The sublime performer, who first achieved fame 24 years ago with the hits Woman and 7 Seconds alongside Youssou N’Dour, is back after four years’ absence. And her new album, Broken Politics, is magisterial. Supported, as always, by her husband Cameron McVey, as well as by British producer Four Tet (as was the case on her last album), the London-based Swede has produced a new, contemporary take on her trip-hop years in the path blazed by Massive Attack. Moreover 3D, a member of the mythic Bristol-based group, co-signed the album’s first single, Kong. As for Four Tet, he brings his unique mix of electronica, languidness and controlled violence, which perfectly complements Neneh Cherry’s fiery elegance. But above all this an album by a politically conscious and engaged woman, who samples the words of the 1960s Afro-American group The Last Poets on her track Poem Daddy: “Blessed are those who struggle/ Oppression is worse than the grave/ Better to die for a noble cause/ Than to live and die a slave.”

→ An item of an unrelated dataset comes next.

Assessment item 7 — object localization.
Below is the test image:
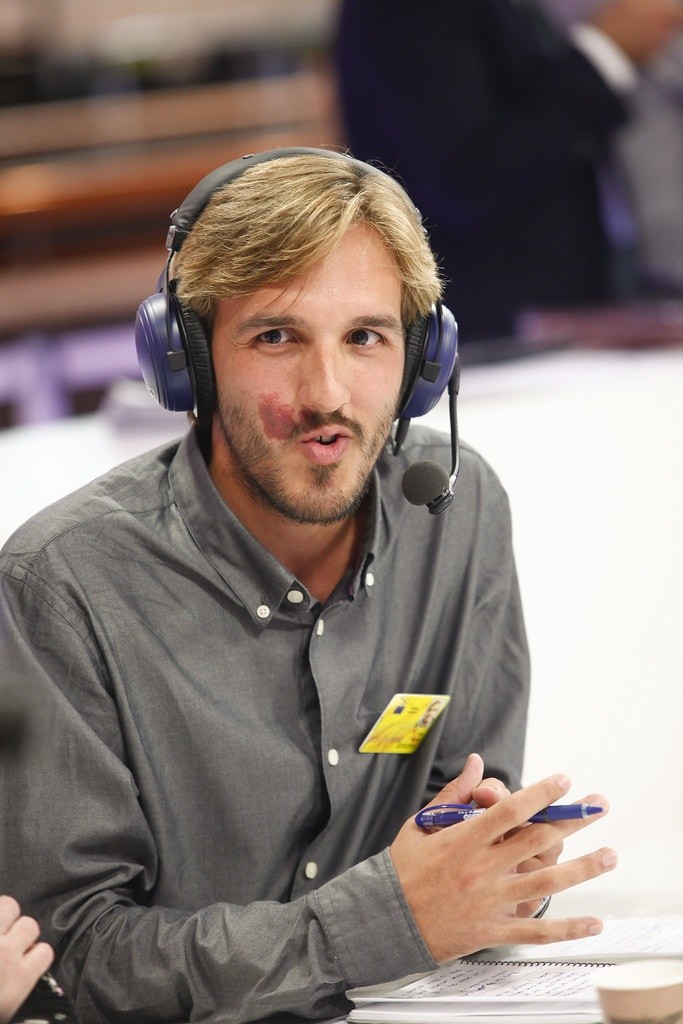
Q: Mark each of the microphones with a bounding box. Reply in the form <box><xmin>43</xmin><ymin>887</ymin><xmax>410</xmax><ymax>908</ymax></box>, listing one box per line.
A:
<box><xmin>401</xmin><ymin>351</ymin><xmax>460</xmax><ymax>515</ymax></box>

Numéro: On this new album, which is very politically engaged, you make reference among other things to the migrant crisis. And you were also present at the “jungle” in Calais…
Neneh Cherry: I spent several days there with my best friend preparing meals for the refugees. For three whole days I peeled carrots. The kitchen where we were working fed 1,800 people... On our last day, we accompanied the team who distributed the meals in the jungle. You can imagine how intense it was. Terrible... But far worse for the people living there. It was the middle of winter, it was freezing cold, and the refugees were in their flimsy shelters desperately trying to keep warm. Bits of blue plastic, wooden cabins. A man was standing in his doorway. He came over and said, “Would you like to come in for a cup of tea?” Humanity is extraordinary!
Does your new album reflect a more active political engagement on your part?
I’m not an activist. All I do is get involved with causes that cross my path. In June 2017 Grenfell Tower burnt down in the London borough of Kensington. Seventy-one people died. It was a tragedy that touched my community, and so like many in my community I volunteered to help the victims. To the extent that my conscience and my voice can change things, I’ll get involved.
“I take the context of the world so as to reinterpret it through the filter of my emotions.”